1. Monitor your credit report for errors
"Errors appear on credit reports more often than people realize. Keeping good credit is challenging enough without someone else's mistakes weighing your score down unnecessarily," says Schulz.
It's pretty common to find mistakes, says Rossman: "The FTC says about 1 in 5 Americans have errors on their credit reports."
Credit bureaus used to give consumers a free credit report once a year. Now, in light of the economic impact of the pandemic, Experian, Equifax, and TransUnion are offering free credit reports every single week.
Video by David Fang
2. Spend on cards you haven't used in a while
Issuers can slash your credit card spending limits and even close cards you aren't using without notice. That can reduce your available credit and therefore raise your credit utilization rate, Schulz explains.
To avoid an increased credit card utilization rate, which will hurt your score, "shift some of your regular spending on to a card you haven't used in a while. It might help keep your card from being closed or having its limits slashed," he suggests.
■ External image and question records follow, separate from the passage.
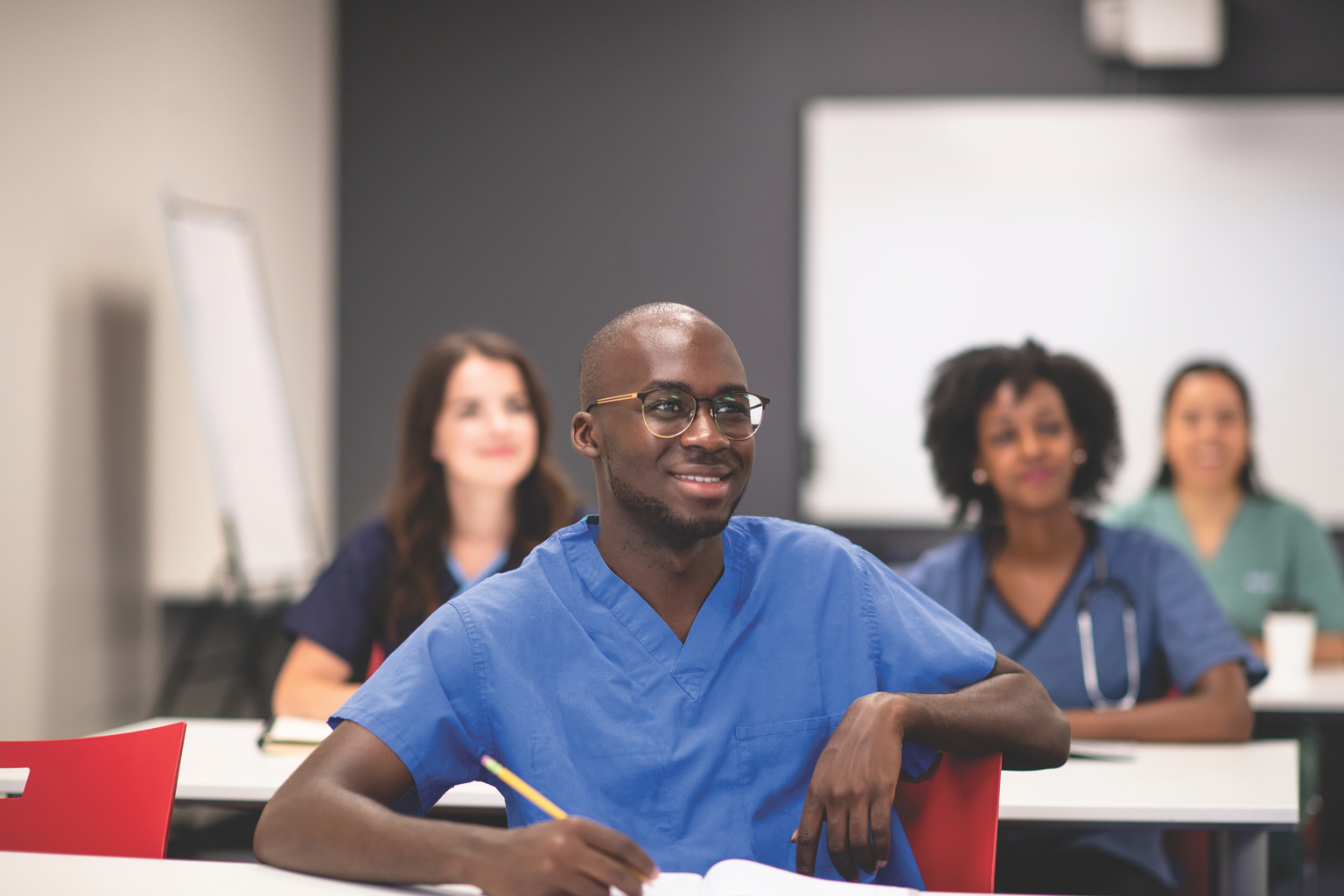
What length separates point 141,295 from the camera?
3.30m

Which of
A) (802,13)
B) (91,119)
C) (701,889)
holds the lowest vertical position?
(701,889)

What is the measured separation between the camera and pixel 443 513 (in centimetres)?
244

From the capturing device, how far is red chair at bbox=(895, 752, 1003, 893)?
124 cm

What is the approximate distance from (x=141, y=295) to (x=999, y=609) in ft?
8.22

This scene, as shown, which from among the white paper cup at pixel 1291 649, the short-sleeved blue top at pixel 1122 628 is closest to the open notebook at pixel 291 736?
the short-sleeved blue top at pixel 1122 628

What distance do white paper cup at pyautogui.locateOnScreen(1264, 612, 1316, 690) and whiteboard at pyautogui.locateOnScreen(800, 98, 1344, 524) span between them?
1.60 metres

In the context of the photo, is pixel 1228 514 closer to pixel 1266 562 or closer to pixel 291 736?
pixel 1266 562

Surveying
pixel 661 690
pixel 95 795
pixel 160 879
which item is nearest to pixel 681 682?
pixel 661 690

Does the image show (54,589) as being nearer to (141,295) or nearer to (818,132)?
(141,295)

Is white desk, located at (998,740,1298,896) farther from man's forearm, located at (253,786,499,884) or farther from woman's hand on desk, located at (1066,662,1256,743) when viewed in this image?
man's forearm, located at (253,786,499,884)

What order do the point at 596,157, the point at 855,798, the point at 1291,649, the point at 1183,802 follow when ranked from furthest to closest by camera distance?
the point at 596,157
the point at 1291,649
the point at 1183,802
the point at 855,798

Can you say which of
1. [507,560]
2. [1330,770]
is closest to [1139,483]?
[1330,770]

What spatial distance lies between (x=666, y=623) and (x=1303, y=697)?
1.62 meters

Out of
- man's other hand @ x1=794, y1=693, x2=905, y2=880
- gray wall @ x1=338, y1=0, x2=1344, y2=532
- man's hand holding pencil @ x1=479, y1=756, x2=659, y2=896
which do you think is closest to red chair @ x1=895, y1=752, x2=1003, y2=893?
man's other hand @ x1=794, y1=693, x2=905, y2=880
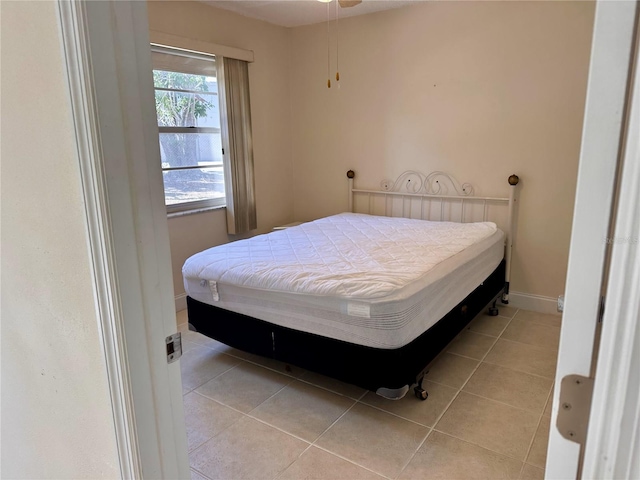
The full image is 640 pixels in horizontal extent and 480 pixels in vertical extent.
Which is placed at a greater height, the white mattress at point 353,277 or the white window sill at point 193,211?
the white window sill at point 193,211

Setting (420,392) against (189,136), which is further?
(189,136)

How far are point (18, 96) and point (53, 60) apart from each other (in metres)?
0.19

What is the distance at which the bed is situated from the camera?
218cm

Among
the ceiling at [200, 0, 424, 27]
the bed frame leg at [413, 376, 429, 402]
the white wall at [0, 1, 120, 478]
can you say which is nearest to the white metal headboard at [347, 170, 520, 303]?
the ceiling at [200, 0, 424, 27]

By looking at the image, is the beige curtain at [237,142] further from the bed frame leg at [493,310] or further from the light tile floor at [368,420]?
the bed frame leg at [493,310]

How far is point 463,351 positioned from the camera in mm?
2986

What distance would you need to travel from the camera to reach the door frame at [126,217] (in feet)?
2.52

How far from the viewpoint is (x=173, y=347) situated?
96 cm

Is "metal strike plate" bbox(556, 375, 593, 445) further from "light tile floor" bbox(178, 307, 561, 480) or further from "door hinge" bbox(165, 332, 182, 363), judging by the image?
"light tile floor" bbox(178, 307, 561, 480)

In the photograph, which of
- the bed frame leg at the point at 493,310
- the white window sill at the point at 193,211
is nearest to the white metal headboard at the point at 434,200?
the bed frame leg at the point at 493,310

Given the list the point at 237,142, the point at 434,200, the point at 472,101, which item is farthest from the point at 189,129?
the point at 472,101

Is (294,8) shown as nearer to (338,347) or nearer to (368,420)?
(338,347)

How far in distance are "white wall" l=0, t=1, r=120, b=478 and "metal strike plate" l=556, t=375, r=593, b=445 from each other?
854 mm

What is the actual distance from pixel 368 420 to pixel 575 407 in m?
1.82
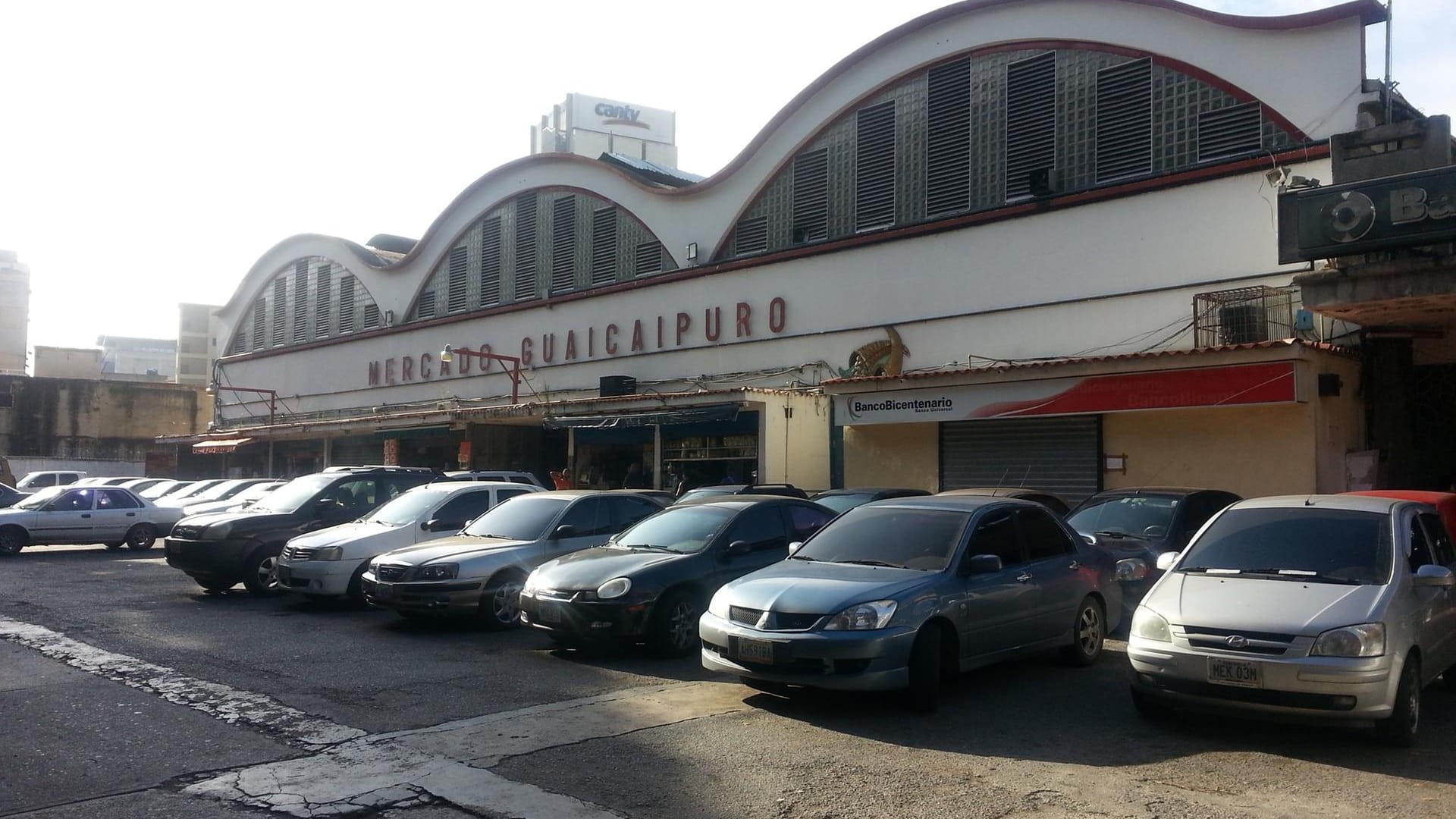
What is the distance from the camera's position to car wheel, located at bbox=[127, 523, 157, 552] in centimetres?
2278

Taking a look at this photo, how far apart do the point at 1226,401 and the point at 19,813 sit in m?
14.5

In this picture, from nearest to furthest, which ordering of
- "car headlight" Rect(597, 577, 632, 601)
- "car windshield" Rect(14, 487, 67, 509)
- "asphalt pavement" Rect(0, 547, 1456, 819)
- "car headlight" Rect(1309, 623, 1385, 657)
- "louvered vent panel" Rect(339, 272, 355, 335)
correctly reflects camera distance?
"asphalt pavement" Rect(0, 547, 1456, 819)
"car headlight" Rect(1309, 623, 1385, 657)
"car headlight" Rect(597, 577, 632, 601)
"car windshield" Rect(14, 487, 67, 509)
"louvered vent panel" Rect(339, 272, 355, 335)

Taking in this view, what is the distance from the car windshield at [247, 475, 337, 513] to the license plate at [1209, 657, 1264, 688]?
12.1 m

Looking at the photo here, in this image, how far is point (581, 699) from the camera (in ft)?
26.9

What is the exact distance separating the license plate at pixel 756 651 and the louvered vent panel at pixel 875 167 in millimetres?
17451

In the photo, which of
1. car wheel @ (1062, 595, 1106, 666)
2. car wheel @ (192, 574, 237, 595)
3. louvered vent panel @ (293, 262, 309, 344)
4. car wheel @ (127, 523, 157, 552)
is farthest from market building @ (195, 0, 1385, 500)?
louvered vent panel @ (293, 262, 309, 344)

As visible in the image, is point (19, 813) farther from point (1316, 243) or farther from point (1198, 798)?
point (1316, 243)

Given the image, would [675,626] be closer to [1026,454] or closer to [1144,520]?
[1144,520]

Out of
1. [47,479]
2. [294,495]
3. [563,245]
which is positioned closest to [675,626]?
[294,495]

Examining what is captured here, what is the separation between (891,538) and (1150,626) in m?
2.16

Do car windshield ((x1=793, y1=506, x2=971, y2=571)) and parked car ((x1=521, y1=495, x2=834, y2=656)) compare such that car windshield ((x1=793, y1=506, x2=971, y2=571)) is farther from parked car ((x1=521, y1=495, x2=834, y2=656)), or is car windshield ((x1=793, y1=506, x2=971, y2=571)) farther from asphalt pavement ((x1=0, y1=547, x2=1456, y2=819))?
parked car ((x1=521, y1=495, x2=834, y2=656))

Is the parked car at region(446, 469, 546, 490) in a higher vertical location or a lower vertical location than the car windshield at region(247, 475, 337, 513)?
higher

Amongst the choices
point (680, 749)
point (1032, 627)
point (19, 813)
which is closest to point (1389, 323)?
point (1032, 627)

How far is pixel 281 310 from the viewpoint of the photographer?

3. Become an authorized user on someone else's card
To boost your score quickly, ask a parent or someone close to you with good credit if they'll make you an authorized user on their card, Rossman suggests.
"This will be most impactful if you have a thin file," he says. For example, a young adult who doesn't have much experience managing credit could benefit by becoming an authorized user on a parent's credit card. "By being listed on an account that's managed well, that will help you."